▸ **Extrait de texte**:
◆ ◆ ◆ ◆

Le mal, c'est que cela fait marcher la Loi de Bitur-Camember, quel que soit le mode de financement: tant qu'il y a un moyen d'acheter du pouvoir, il y aura inévitablement du gaspillage à hauteur des dépenses publiques engagées par l'état, qui annulera tout effet bénéfique potentiel de ces dépenses.
La seule solution pour rétablir un fonctionnement démocratique sain est l'introduction du consentement libre (et de préférence informé) du peuple. En Suisse, ils ont un embryone de cela sous la forme des votations et du fédéralisme des cantons, mais il faudrait tellement plus... Notre pays monolithique crève de manque de subsidiarité, et le citoyen moyen ignore jusqu'au sens de ce mot, qui est pourtant l'un des piliers indispensables pour que le peuple conduise lui-même ses affaires.
Rédigé par : Jesrad | mercredi 08 octobre 2008 à 18h14
@ ST: merci pour ces importantes précisions. Elles affaiblissent quelque peu mon second argument. Ca m'apprendra à baisser la garde en matière de vérification d'infos. Ceci dit, comme vous le décrivez fort bien, la pratiques des "PAC" d'entreprise n'en est pas moins tout à fait douteuse.
sur le pouvoir donné aux élus, vous avez 100% raison, mais le post ne prétendait pas faire le tour complet de la question (écrit un peu tard, il faut dire...)
Sinon, votre intervention illustre la faiblesse de la loi normative comme outil de régulation. Le coup des dimensions des bouchées coktail définies par cahier des charges, ça me laisse... Bouche-bée.
Enfin, nous partageons le même pessimisme quant au délitement des institutions de ce pays pourtant si admirable par tant de côtés.
@ Ylyad: collusion, pas nécessairement, mais complaisance, surement. Et j'ai bien dit "sur ce coup là", pour McCain vis à vis d'Obama. Je n'oublie pas tout ce que j'ai pu écrire par ailleurs...
Rédigé par : vincent | mercredi 08 octobre 2008 à 18h18
@ jesrad: +1 ;
Je suis en train de plancher sur les questions de subsidiarité. Sujet pas facile, et trop de préoccupations simultanées, mais j'espère produire des choses sur la question avant la fin de l'année.

◆ ◆ ◆ ◆

▸ **Contenu des données**:
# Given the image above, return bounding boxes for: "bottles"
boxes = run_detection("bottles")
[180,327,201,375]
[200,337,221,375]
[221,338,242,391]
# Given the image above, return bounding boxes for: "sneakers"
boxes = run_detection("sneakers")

◆ ◆ ◆ ◆

▸ **Tâche 1**:
D'après l'extrait de discussion sur la subsidiarité, quel pays dispose d'un embryon de consentement populaire sous la forme des votations et du fédéralisme des cantons ?
▸ **Tâche 2**:
Poursuivez l'extrait de discussion sur la subsidiarité à la suite de sa dernière phrase.
Les lignes forment un matériau indépendant de l'extrait de texte.

▸ **Réponse 1**:
La Suisse.

▸ **Réponse 2**:
Rédigé par : vincent | mercredi 08 octobre 2008 à 18h21
Le consentement libre du peuple n'est rien de plus que le pouvoir de dire "non" à son gouvernement. Ce simple pouvoir est inexistant en France: en théorie le Parlement, représentant le peuple, devrait en faire usage régulièrement pour dire "stop" aux dépenses et aux mesures, mais il s'est rallié au gouvernement pour partager les profits faciles de la coercition.
C'est pour cela que je parle de subsidiarité: ce pouvoir de dire "non" doit être accessible du plus bas niveau du pays au plus haut, de l'individu jusqu'au Parlement. Je dois pouvoir dire "non" aux mesures et ne pas être affectées par elles individuellement, ou en tant que résident d'une commune si nous sommes globalement contre à ce niveau, ou en tant que membre d'une région donnée si celle-ci s'exprime contre, etc.
Rédigé par : Jesrad | mercredi 08 octobre 2008 à 18h22
Salut,c'est pas forcément l'endroit,mais y a t'il des tee shirt alternative libéral ?
Si oui,comment s'en procurer ?
Merci.
Rédigé par : Spinoza | mercredi 08 octobre 2008 à 21h28
@ Spinoza: contacte Jean Paul Oury via son Blog
http://jean-paul-oury.neufblog.com/about.html
Tu veux pas des tee shirts du PLD ?
http://www.lepartiliberal.fr/
Rédigé par : vincent | mercredi 08 octobre 2008 à 22h09
Merci,mais ca ne m'envois pas directement sur une boutique ou serait présenté le(s) produit(s) disponible,et je ne la trouve pas via les liens que vous m'avez envoyé.
Vous pouriez ?
Merci.
Rédigé par : Spinoza | mercredi 08 octobre 2008 à 22h51
"Il n'y a que les tailleurs de pipes de Saint Claude n'ont rien eu cette fois ci."
Elle m'a fait bien rire celle-là.
Merci pour les chiffres au sujet du financement de la campagne. Au moins on sait à présent que le prochain président américain ne sera pas ingrat.